Mike Wilson is working on supporting read-only database slaves. This will allow distributing some queries to other database servers to help scaling in large scale deployments.

Bare Metal

The Grizzly release of Nova included the bare metal provisioning driver. Interest in this functionality has been rapidly increasing. Devananda van der Veen proposed that the bare metal provisioning code be split out into a new project called Ironic. The new project was approved for incubation by the OpenStack Technical Committee last week. Once this has been completed, there will be a driver in Nova that talks to the Ironic API. The Ironic API will present some additional functionality that doesn’t make sense to use to present in the Compute API in Nova.

Prior to the focus shift to Ironic, some new features were added to the bare metal driver. USC-ISI added support for Tilera and Devananda added a feature that allows you to request a specific bare metal node when provisioning a server.

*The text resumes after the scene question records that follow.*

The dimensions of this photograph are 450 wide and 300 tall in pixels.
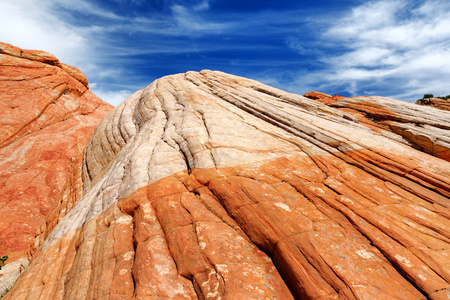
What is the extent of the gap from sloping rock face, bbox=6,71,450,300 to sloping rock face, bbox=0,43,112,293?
389 inches

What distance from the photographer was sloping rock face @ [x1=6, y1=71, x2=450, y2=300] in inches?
282

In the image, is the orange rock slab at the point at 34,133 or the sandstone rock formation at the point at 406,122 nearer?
the sandstone rock formation at the point at 406,122

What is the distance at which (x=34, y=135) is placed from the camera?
3300 centimetres

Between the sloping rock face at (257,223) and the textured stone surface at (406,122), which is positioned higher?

Version 3 (v3) of the Compute API

The Havana release will include a new revision of the compute REST API in Nova. This effort is being led by Christopher Yeoh, with help from others. The v3 API will include a new framework for implementing extensions, extension versioning, and a whole bunch of cleanup: (1) (2) (3) (4).

Networking

The OpenStack community has been maintaining two network stacks for some time. Nova includes the nova-network service. Meanwhile, the OpenStack Networking project has been developed from scratch to support much more than nova-network does. Nova currently supports both. OpenStack Networking is expected to reach and surpass feature parity with nova-network in the Havana cycle. As a result, it’s time to deprecate nova-network. Vish Ishaya (from the Nova side) and Gary Kotton (from the OpenStack Networking side) have agreed to take on the challenging task of figuring out how to migrate existing deployments using nova-network to an updated environment that includes OpenStack Networking.

Scheduling

The Havana roadmap includes a mixed bag of scheduler features.

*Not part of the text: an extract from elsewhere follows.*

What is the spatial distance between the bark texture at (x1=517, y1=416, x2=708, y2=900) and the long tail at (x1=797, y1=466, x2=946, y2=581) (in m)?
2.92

Andrew Laski is going to make the changes required so that the scheduler becomes exclusively a resource that gets queried. Currently, when starting an instance, the request is handed off to the scheduler, which then hands it off to the compute node that is selected. This change will make it so proxying through nova-scheduler is no longer done. This will mean that every operation that uses the scheduler will interact with it the same way, as opposed to some operations querying and others proxying.

Phil Day will be adding an API extension that allows you to discover which scheduler hints are supported.  Phil is also looking at adding a way to allocate an entire host to a single tenant.

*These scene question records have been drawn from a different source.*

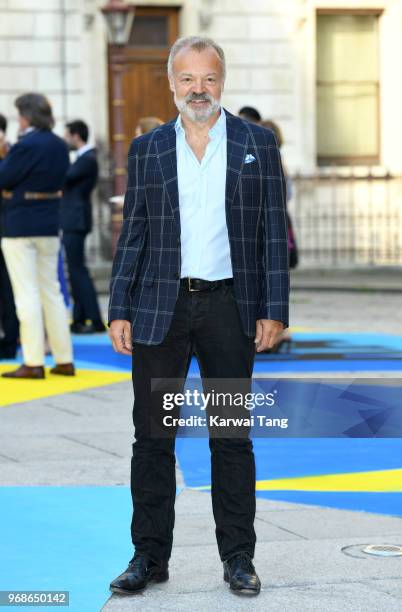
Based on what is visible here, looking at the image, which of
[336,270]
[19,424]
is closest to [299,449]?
[19,424]

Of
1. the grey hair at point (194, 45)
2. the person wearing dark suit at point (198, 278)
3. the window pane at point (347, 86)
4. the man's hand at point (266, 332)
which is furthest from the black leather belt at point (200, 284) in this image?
the window pane at point (347, 86)

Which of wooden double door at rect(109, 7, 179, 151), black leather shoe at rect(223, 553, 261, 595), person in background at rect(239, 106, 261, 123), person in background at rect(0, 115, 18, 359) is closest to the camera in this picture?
black leather shoe at rect(223, 553, 261, 595)

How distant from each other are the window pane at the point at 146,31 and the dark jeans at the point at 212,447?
17173 millimetres

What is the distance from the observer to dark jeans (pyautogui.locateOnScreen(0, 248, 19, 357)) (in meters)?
11.1

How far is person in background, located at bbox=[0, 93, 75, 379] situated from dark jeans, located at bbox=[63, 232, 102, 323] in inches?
101

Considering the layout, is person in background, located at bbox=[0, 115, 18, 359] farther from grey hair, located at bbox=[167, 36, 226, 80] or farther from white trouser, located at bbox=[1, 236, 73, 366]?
grey hair, located at bbox=[167, 36, 226, 80]

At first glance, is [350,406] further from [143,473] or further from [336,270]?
[336,270]

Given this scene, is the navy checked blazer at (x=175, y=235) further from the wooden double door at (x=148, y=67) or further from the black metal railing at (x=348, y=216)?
the wooden double door at (x=148, y=67)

Inbar Shapira is looking at allowing multiple scheduling policies to be in effect at the same time.  This will allow you to have different sets of scheduler filters activated depending on some type of criteria (perhaps the requested availability zone).

Rerngvit Yanggratoke is implementing support for weighting scheduling decisions based on the CPU utilization of existing instances on a host.

Migrations

Nova includes support for different types of migrations. We have cold migrations (migrate) and live migrations (live-migrate). We also have resize and evactuate, which are very related functions. The code paths for all of these features have evolved separately. It turns out that we can rework all of these things to share a lot of code. While we’re at it, we are restructuring the way these operations work to be primarily driven by the nova-conductor service.  This will allow the tasks to be tracked in a single place, as opposed to the flow of control being passed around between compute nodes. Having compute nodes tell each other what to do is also a very bad thing from a security perspective. These efforts are well underway. Tiago Rodrigues de Mello is working on moving cold migrations to nova-conductor and John Garbutt is working on moving live migrations. All of this is tracked under the parent blueprint for unified migrations.

And More!

This post doesn’t include every feature on the roadmap. You can find that here. I fully expect that more will be added to this list as Havana progresses. We don’t always know what features are being worked on in advance. If you have another feature you would like to propose, let’s talk about it on the openstack-dev list!